No obstante, los criterios señalados en el párrafo precedente no desvirtúan el principio enunciado, consistente en que los contratos del Estado deberían parecerse, en cuanto a su estructuración, contenidos y elementos – que generan eficiencia y eficacia– a los contratos que celebran los particulares, quienes suelen incluir criterios más racionales para definir el contenido de sus contratos y los parámetros que orientan la selección de su contraparte, por lo que el Estado debería adoptar dichos criterios y elementos para definir el contenido de las normas que rijan sus contratos y la estructuración de cada negocio en particular dentro del marco fijado. En efecto, como lo expresa BENAVIDES, refiriéndose a la actividad contractual del Estado:


«Esta corriente generalizada afecta la manera de concebir la administración pública en la medida en que es percibida como un servicio, sujeta como cualquier otro a los imperativos y exigencia económicas, que imponen una lógica de productividad y eficiencia. La evaluación de la gestión pública, rechazada conceptualmente hace unos años con el argumento de la imposibilidad de medir la rentabilidad pública, se torna indispensable, no sólo por la búsqueda de una mejor calidad del servicio, sino también, y tal vez sobre todo, como una medida de sobrevivencia institucional en un mundo sujeto a la competencia. La administración debe racionalizar sus gastos y rentabilizar sus servicios, debe transformarse y modernizarse para responder a los desafíos actuales, porque “los países que mejor logren transformar las instituciones públicas tendrán las mejores condiciones para lograr su desarrollo”»[5].

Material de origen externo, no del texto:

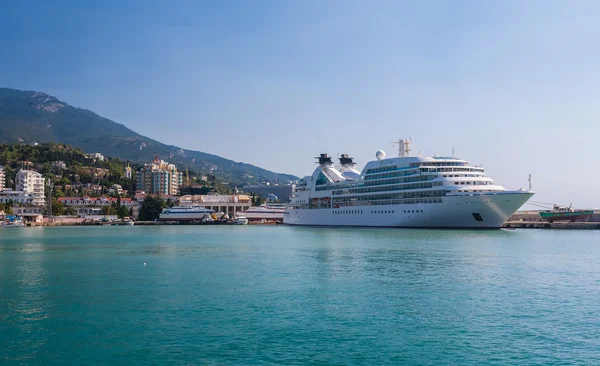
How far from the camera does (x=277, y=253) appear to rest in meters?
37.4

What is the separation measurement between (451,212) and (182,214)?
258 feet

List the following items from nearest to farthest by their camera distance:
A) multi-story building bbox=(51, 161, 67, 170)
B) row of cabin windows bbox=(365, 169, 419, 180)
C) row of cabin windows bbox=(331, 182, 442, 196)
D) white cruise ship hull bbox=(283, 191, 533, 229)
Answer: white cruise ship hull bbox=(283, 191, 533, 229), row of cabin windows bbox=(331, 182, 442, 196), row of cabin windows bbox=(365, 169, 419, 180), multi-story building bbox=(51, 161, 67, 170)

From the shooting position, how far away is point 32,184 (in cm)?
13900

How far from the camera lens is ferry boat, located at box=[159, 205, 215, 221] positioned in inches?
4948

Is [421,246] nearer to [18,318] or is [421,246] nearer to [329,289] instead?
[329,289]

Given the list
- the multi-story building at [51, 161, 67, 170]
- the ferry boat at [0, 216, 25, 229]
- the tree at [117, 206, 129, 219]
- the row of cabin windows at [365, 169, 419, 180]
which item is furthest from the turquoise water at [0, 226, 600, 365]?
the multi-story building at [51, 161, 67, 170]

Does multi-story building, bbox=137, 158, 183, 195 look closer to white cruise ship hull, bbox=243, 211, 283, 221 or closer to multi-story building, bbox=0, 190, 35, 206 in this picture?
multi-story building, bbox=0, 190, 35, 206

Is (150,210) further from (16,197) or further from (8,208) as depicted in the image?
(16,197)

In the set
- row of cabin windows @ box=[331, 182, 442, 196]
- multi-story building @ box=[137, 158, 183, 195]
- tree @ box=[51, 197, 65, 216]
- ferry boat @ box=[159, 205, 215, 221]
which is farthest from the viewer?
multi-story building @ box=[137, 158, 183, 195]

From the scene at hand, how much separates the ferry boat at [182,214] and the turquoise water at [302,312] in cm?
9504

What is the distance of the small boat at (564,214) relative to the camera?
82.7m

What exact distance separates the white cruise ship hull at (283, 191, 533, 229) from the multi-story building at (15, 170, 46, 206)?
9403cm

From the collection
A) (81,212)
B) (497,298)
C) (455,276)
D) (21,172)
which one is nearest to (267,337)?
(497,298)

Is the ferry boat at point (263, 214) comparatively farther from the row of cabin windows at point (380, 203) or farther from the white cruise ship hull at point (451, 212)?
the white cruise ship hull at point (451, 212)
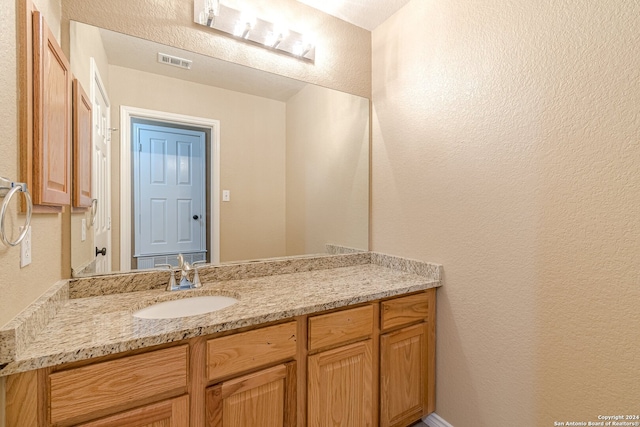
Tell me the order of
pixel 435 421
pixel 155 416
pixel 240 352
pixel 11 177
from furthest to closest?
pixel 435 421 < pixel 240 352 < pixel 155 416 < pixel 11 177

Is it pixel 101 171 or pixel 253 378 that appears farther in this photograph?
pixel 101 171

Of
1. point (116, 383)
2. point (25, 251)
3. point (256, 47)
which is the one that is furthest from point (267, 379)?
point (256, 47)

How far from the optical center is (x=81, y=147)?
1.19m

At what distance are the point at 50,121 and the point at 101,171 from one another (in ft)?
1.31

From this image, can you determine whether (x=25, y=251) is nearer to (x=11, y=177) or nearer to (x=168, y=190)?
(x=11, y=177)

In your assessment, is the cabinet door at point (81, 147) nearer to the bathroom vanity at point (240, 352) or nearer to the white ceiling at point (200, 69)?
the white ceiling at point (200, 69)

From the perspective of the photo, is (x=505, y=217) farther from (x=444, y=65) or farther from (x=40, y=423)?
(x=40, y=423)

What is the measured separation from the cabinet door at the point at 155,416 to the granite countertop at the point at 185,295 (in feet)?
0.67

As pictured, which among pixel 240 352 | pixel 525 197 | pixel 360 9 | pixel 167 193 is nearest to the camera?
pixel 240 352

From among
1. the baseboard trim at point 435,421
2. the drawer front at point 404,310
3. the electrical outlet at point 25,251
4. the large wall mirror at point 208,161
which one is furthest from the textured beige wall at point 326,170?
the electrical outlet at point 25,251

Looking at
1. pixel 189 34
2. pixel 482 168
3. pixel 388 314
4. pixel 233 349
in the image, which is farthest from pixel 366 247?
pixel 189 34

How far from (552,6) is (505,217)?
0.83 metres

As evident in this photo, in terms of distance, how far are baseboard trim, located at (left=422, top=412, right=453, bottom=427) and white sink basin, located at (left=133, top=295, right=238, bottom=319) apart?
1.24m

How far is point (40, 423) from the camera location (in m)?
0.76
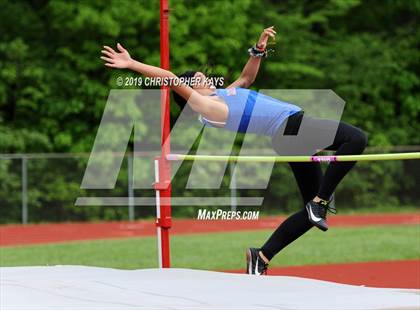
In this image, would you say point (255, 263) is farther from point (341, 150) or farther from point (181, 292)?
point (181, 292)

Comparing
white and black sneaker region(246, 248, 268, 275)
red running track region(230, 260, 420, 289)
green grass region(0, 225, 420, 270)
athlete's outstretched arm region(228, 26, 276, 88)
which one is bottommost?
green grass region(0, 225, 420, 270)

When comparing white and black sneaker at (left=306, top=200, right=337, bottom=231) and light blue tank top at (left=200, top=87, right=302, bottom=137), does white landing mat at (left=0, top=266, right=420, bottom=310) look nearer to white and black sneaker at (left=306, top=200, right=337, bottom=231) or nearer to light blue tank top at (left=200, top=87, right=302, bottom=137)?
white and black sneaker at (left=306, top=200, right=337, bottom=231)

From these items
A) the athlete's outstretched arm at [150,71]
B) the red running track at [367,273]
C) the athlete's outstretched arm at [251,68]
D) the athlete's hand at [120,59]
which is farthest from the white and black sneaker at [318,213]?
the red running track at [367,273]

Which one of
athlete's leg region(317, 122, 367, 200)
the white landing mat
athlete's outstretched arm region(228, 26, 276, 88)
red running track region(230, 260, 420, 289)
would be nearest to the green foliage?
red running track region(230, 260, 420, 289)

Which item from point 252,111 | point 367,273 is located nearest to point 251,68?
point 252,111

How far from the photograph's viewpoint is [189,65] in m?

Esta reflexión se enfoca a reivindicar la necesidad de pensar la contratación estatal bajo criterios lógicos y racionales, desde una adecuada gestión empresarial, en cuanto a la forma como el Estado regula su actividad contractual y como las entidades estatales deberían estructurar sus negocios concretos, pues en muchos de ellos se pierde la sensibilidad por una buena gestión empresarial, tal vez por administrarse recursos «ajenos», admitiéndose múltiples laxitudes que no se permitirían cuando se administran recursos propios, por lo que el Estado podría aprender mucho de los particulares respecto una adecuada estructuración de sus contratos.




[1] Miembro y Asesor del Centro de Estudios de Derecho Administrativo ―CEDA―. Abogado Contratista de la Agencia Nacional de Contratación Pública - Colombia Compra Eficiente.

[2] «Artículo 3. De los fines de la contratación estatal. Los servidores públicos tendrán en consideración que al celebrar contratos y con la ejecución de los mismos, las entidades buscan el cumplimiento de los fines estatales, la continua y eficiente prestación de los servicios públicos y la efectividad de los derechos e intereses de los administrados que colaboran con ellas en la consecución de dichos fines».

[3] Consejo de Estado. Sección Tercera. Subsección C. Sentencia del 24 de marzo de 2011. Exp. 18.118. C.P. Jaime Orlando Santofimio Gamboa.

[4] Evaluación del precio en los documentos tipo o pliegos tipo, publicado el 6 de abril de 2019, disponible en:«https://www.ceda.com.co/single-post/2019/04/06/EVALUACI%C3%93N-DEL-PRECIO-EN-LOS-DOCUMENTOS-TIPO-O-PLIEGOS-TIPO».

[5] BENAVIDEZ, José Luis. El Contrato Estatal. Entre el Derecho Público y el Derecho Privado. 2ª ed. Cuarta reimpr. Bogotá: Universidad Externado de Colombia, 2004. p. 28. El último aparte citado se cita en el original así: M. CROIZIER, Etat modeste, Etat moderne, París, Fayard, 1987, p. 73.